The problem with that Mac and Cheese recipe is that there's no cheddar in it! Here's a link to my absolute favourite recipe for Mac and Cheese, from singer Patti LaBelle: Over the Rainbow Macaroni and Cheese.

It's pretty much guaranteed to send you straight over the rainbow into a creamy, cheesy pot of gold. Also, this is one recipe where you just need to ignore the fat content and indulge. Not sure if Velveeta is hard to come by in Sweden, though... :\

Anonymous said...

Hi - I've been trying to remember a recipe I tried some years ago, but then lost. All I can remember is that it had cheddar and smoked gouda and 2 or 3 other cheeses.

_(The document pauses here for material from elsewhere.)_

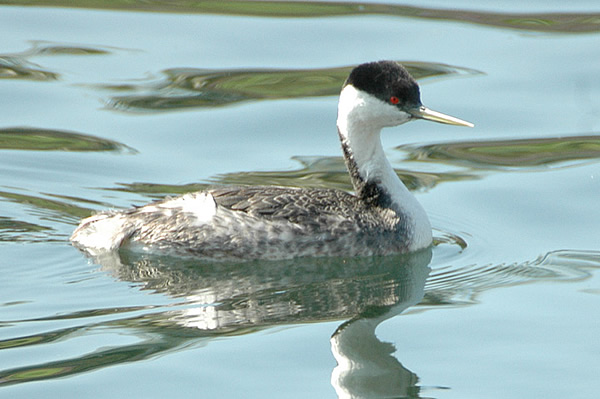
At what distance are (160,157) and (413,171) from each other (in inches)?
95.4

I think I agree that stronger flavored cheeses mixed with good melters, maybe some fontina is one way to go. It might be a case of finding the blend of cheeses that appeals to your taste.

Good luck...cheese is the best.


Anne said...

Thanks to everyone for your great suggestions! I will try many, many more versions, for sure. Sadly, no Velveeta here, and our cheddar is not much like American cheedar - but I'll experiment until I find a recipe I really love. :)

Unknown said...

Oh, I like the Blue Box too, and so much so, that this is the first time I made Mac and Cheese baked in the oven. It was good, but I made mine with blue cheese for extra sharp flavor. I think that your friends in the USA need to mail you boxes of the blue box!

Anonymous said...

I still hold Nigellas basic MacnCheese recipe from How to Eat as my fav.

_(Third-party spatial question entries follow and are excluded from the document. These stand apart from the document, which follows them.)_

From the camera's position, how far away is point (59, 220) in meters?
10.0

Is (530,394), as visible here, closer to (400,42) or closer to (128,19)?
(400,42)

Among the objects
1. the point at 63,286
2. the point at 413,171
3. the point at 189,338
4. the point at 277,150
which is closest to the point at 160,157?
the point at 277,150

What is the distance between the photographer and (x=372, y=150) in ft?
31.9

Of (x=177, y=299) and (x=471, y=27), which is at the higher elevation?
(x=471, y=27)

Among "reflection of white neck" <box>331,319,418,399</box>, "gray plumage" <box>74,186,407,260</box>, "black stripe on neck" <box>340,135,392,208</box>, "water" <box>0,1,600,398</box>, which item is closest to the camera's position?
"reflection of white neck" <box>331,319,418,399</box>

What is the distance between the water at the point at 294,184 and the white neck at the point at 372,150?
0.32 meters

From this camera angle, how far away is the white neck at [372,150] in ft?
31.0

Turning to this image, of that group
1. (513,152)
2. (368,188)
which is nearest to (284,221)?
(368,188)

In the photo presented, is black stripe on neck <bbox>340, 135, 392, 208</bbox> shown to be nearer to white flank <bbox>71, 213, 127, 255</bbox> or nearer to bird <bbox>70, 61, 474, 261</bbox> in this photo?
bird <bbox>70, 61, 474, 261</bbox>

Basic, with sharp cheddar and some english mustard.

Problem in sweden is to find propper macaroni. Elbow kind is to thin. I did stock up on ICAs own brand but they did change it reacently. To bad.

Anonymous said...

I think the point with his twist on mac and cheese is "not your old frumpy mac and cheese". With an open mind I tried this recipe and was quite pleased. It was quite a fantastic dish and compared to what is in that little blue box (who knows what is in there for sure) I like the fact that I know what I am eating. I know chedder is what you expect, sometimes an open mind can really turn you on to new experences and hey add chedder to the recipe and see what happens!

Anonymous said...

The recipe looks good. I like to add jalapeños, dollops of cream cheese, with a sourdough crust.